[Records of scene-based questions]
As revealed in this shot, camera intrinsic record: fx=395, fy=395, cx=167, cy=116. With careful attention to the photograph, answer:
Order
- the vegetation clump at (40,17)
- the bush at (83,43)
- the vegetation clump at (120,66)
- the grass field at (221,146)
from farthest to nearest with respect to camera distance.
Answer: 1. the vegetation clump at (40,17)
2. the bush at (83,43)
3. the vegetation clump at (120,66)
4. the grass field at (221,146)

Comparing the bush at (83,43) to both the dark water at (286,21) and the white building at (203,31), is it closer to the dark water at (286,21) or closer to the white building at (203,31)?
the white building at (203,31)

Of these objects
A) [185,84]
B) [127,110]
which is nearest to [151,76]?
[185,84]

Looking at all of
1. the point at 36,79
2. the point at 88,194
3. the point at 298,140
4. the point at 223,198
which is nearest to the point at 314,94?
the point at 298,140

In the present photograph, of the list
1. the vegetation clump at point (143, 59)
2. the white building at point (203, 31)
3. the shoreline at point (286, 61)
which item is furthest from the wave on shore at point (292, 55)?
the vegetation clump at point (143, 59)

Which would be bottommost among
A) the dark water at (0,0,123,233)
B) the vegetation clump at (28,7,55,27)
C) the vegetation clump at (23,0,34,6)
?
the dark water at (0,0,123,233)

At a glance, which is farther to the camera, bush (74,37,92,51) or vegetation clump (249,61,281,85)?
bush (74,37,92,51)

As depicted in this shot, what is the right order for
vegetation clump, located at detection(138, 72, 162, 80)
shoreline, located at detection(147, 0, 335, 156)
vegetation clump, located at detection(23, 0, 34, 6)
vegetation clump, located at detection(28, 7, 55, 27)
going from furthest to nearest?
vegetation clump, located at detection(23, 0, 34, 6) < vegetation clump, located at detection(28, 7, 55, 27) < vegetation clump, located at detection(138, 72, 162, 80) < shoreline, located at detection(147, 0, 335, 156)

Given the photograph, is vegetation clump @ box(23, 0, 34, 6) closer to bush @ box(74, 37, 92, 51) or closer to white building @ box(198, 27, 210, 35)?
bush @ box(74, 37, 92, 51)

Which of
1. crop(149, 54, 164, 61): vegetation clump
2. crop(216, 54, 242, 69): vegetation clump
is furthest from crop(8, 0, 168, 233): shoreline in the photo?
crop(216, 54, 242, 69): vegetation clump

INSTRUCTION
Edit the records so that "wave on shore" becomes "breaking wave" wherever it appears, changing nothing else.

FULL ANSWER
As revealed in this shot, camera intrinsic record: fx=395, fy=395, cx=167, cy=116. With careful attention to the photograph, answer:
Order
- the vegetation clump at (40,17)
- the bush at (83,43)
- the vegetation clump at (120,66)
- the grass field at (221,146)
from farthest to nearest with respect to camera distance.
Answer: 1. the vegetation clump at (40,17)
2. the bush at (83,43)
3. the vegetation clump at (120,66)
4. the grass field at (221,146)

Comparing the bush at (83,43) to both the dark water at (286,21) and the white building at (203,31), is it closer to the dark water at (286,21) or closer to the white building at (203,31)?
the white building at (203,31)

Of these objects
A) [185,84]
B) [127,110]
which is nearest to [151,76]?
[185,84]

Looking at all of
1. the point at 36,79
2. the point at 88,194
3. the point at 298,140
4. the point at 223,198
which is nearest to the point at 314,94?
the point at 298,140

In the present photograph, of the list
1. the vegetation clump at point (143, 59)
2. the white building at point (203, 31)
3. the shoreline at point (286, 61)
which item is furthest from the breaking wave at point (292, 55)?
the vegetation clump at point (143, 59)

Which would be bottommost among
A) the dark water at (0,0,123,233)
B) the vegetation clump at (28,7,55,27)
C) the vegetation clump at (23,0,34,6)
?
the dark water at (0,0,123,233)

At a glance, which is farther to the camera, bush (74,37,92,51) or vegetation clump (249,61,281,85)?
bush (74,37,92,51)

As depicted in this shot, what is the right order for
vegetation clump, located at detection(138, 72, 162, 80)
shoreline, located at detection(147, 0, 335, 156)
vegetation clump, located at detection(23, 0, 34, 6)
vegetation clump, located at detection(28, 7, 55, 27)
going from furthest to nearest?
vegetation clump, located at detection(23, 0, 34, 6) < vegetation clump, located at detection(28, 7, 55, 27) < vegetation clump, located at detection(138, 72, 162, 80) < shoreline, located at detection(147, 0, 335, 156)

Given the photograph, is vegetation clump @ box(23, 0, 34, 6) closer to bush @ box(74, 37, 92, 51) or closer to white building @ box(198, 27, 210, 35)?
bush @ box(74, 37, 92, 51)

Which of
1. crop(149, 54, 164, 61): vegetation clump
2. crop(216, 54, 242, 69): vegetation clump
is furthest from crop(8, 0, 168, 233): shoreline in the photo?
crop(216, 54, 242, 69): vegetation clump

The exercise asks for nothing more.